In May 2001, near the grounds of the Civitella Ranieri Center in Umbria, Italy, Kathryn Chan constructed a system of hanging plastic screens on which fog condensed into droplets that slid down into containers, mimicking desert plants whose leaves have evolved to collect dew. The piece, titled Fog, seems to reach back to Chan’s first love, watercolors. She learned to paint during her childhood summers in a nature preserve in the tropical rainforest of her native Trinidad, where she formed seasonal friendships with visiting international scientists and illustrators.
Chan is always trying to capture the ephemeral, which seems fitting for an artist who continues the Caribbean tradition of migration, diaspora, intermingling, simultaneity and the hybrid. Her constant state is flux. As a student she moved from Parsons in New York to Carnegie Mellon University in Pittsburgh, where her path split in three: visual arts, anthropology, and Latin American literature. Somehow she also found a shard of time to study at the legendary Nova Scotia College of Art and Design. After school, she semi-settled down, spending half of each of the next 12 years in London designing sets for contemporary dance performances, and half in Trinidad designing costumes for large-scale Carnival events.

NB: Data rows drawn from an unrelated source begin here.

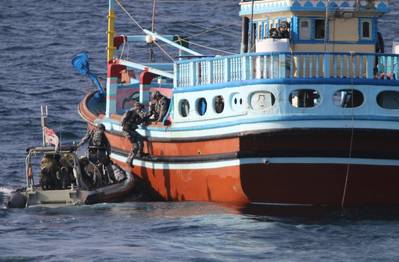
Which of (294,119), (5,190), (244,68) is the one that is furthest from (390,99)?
(5,190)

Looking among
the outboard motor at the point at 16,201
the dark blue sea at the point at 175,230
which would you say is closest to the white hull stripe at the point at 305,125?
the dark blue sea at the point at 175,230

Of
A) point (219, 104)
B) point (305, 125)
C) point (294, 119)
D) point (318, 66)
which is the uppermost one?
point (318, 66)

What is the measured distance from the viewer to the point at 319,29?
3428 centimetres

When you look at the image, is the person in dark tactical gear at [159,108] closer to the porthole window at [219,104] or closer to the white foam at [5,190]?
the porthole window at [219,104]

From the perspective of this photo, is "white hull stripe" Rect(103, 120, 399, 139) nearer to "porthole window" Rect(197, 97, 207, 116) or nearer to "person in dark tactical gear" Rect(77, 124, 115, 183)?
A: "porthole window" Rect(197, 97, 207, 116)

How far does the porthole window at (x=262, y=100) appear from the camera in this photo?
102 feet

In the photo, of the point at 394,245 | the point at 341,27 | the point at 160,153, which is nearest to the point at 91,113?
the point at 160,153

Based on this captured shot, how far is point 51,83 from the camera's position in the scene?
56.3 meters

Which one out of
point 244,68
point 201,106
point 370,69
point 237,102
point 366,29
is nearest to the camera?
point 370,69

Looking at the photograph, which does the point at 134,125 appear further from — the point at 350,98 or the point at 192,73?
the point at 350,98

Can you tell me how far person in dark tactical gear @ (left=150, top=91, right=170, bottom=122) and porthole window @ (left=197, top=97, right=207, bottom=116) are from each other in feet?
6.18

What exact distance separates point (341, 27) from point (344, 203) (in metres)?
4.65

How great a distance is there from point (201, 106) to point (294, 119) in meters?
3.10

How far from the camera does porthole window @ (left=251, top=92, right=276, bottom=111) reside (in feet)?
102
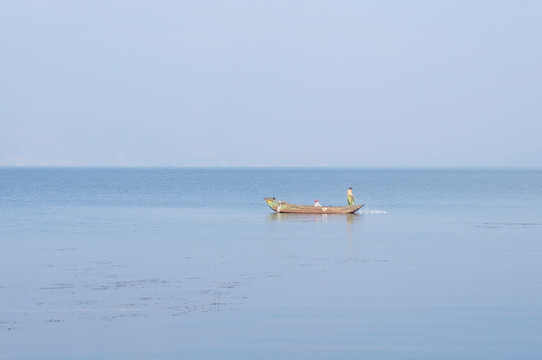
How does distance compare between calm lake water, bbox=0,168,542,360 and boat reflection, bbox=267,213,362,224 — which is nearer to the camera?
calm lake water, bbox=0,168,542,360

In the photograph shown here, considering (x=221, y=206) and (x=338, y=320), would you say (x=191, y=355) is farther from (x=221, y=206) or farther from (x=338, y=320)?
(x=221, y=206)

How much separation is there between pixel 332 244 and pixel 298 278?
11.0 metres

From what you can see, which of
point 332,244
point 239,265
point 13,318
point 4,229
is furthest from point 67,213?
point 13,318

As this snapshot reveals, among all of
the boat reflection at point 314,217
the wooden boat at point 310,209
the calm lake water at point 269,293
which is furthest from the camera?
the wooden boat at point 310,209

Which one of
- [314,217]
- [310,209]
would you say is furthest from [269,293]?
[310,209]

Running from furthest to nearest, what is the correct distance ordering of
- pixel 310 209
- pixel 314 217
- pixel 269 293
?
pixel 310 209 < pixel 314 217 < pixel 269 293

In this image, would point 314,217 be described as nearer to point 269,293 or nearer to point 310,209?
point 310,209

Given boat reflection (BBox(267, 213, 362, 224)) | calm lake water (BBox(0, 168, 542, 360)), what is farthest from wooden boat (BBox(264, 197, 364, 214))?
calm lake water (BBox(0, 168, 542, 360))

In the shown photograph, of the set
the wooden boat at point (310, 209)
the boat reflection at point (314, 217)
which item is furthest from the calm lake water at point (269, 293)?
the wooden boat at point (310, 209)

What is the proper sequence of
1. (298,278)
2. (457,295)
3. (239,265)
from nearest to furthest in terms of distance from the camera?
1. (457,295)
2. (298,278)
3. (239,265)

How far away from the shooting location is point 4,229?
4406 cm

In 2001 she began a series of quasi-anthropologic excursions around Trinidadian villages lacking potable water. She collected the villagers’ stories and samples of the undrinkable water, which she stored in buckets and salvaged bottles that the villagers use. Later that year she arranged these samples at the Caribbean Contemporary Arts space in Port of Spain and transcribed the collected anecdotes onto the walls. Hanging in tight formation nearby were nine abstract cloth forms that could be read as sails, broken hearts, costume wings, blades, or an oblique reference to nine criminals executed recently by the government.
This fall I visited Chan in her studio in Cambridge, Massachusetts, where she is spending a year as a Radcliffle fellow. She seems relatively motionless here. But her stillness is deceptive. She is finishing a book on Trinidadian folklore and Carnival, which she researched, wrote and illustrated with her photographs. She seems to attend every lecture, reading, and symposium Harvard offers. And somewhere in that frantic back-and-forth, she is making art.
Her latest piece, Archipelago, is a field of broken frescoes and paintings on terra-cotta. Some of the fragments are conceived as such, and are constructed and painted as parts; others are shards of larger objects. As a reconciliation of fragments, both those that came from a whole and those that will be forever incomplete, the piece seems to encompass her entire project.
—Paul Ramirez Jonas is an artist and an adjunct graduate professor of art at Columbia University.